Background New Zealand became a member of the Asia Pacific Lupus Collaboration (APLC) group in 2018. The APLC treat-to-target (T2T) LLDAS study is an ongoing, prospective longitudinal study (n = 4,106).

The aim of this study was to: (1) assess SLE epidemiology from the Auckland cohort of APLC T2T LLDAS study, and (2) examine if there are ethnic differences in association with the ability to achieve LLDAS, with emphasis on lupus nephritis.

Methods All patients fulfilled either the ACR or SLICC lupus criteria. At each study visit (3 to 6 monthly), patients are assessed for flares using SLEDAI-2K. Information on medication and laboratory data are collected. Patients are assessed annually for SLE damage.
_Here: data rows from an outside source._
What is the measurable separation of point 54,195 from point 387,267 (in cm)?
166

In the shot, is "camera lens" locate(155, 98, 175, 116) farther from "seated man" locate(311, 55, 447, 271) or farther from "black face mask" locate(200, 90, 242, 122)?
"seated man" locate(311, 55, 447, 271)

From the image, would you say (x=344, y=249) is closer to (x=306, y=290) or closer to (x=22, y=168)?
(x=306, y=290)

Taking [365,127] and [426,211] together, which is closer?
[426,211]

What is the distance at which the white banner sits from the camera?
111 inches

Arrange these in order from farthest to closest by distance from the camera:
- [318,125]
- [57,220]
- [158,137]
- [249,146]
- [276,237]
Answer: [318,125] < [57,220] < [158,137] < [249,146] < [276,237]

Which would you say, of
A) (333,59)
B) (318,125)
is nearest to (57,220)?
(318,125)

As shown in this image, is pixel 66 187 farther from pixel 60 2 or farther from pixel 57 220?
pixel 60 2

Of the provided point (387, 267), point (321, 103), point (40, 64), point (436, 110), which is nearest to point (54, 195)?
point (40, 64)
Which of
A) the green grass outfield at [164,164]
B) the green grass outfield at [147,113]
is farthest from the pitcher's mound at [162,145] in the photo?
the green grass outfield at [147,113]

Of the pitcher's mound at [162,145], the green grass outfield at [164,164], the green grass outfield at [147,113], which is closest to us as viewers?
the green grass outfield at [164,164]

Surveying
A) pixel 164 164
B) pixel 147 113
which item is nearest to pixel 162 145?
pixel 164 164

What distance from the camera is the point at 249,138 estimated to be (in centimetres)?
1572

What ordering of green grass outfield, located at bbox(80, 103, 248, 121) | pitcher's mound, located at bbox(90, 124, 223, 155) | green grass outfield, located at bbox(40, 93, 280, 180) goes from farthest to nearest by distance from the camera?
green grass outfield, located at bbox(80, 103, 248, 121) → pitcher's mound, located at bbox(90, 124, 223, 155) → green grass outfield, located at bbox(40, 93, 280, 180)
Results 144 patients from 3 Auckland hospitals were recruited during 2018–2020. The ethnic breakdown was Asian 42%, European 33%, Pacific Island (PI) 19% and Maori 4.9%. Arthritis (n=115, 80%), was the most common clinical feature. 41 patients (28%) had renal disease.

The incidence of SLE in Auckland is 6.32 per 100,000. Asian (n=23/60, 38%) and PI patients (n=9/28, 32%) had more renal disease (p=0.03). PI patients had proportionally more proliferative (Class III/IV) lupus nephritis that can potentially lead to long term renal damage compared to the other ethnic groups (n=8/9, 89%; p =0.046). 76% (n=109) of patients achieved LLDAS on at least one occasion. 90% (n= 129) of patients were on hydroxychloroquine. The mean SDI damage score is 0.4.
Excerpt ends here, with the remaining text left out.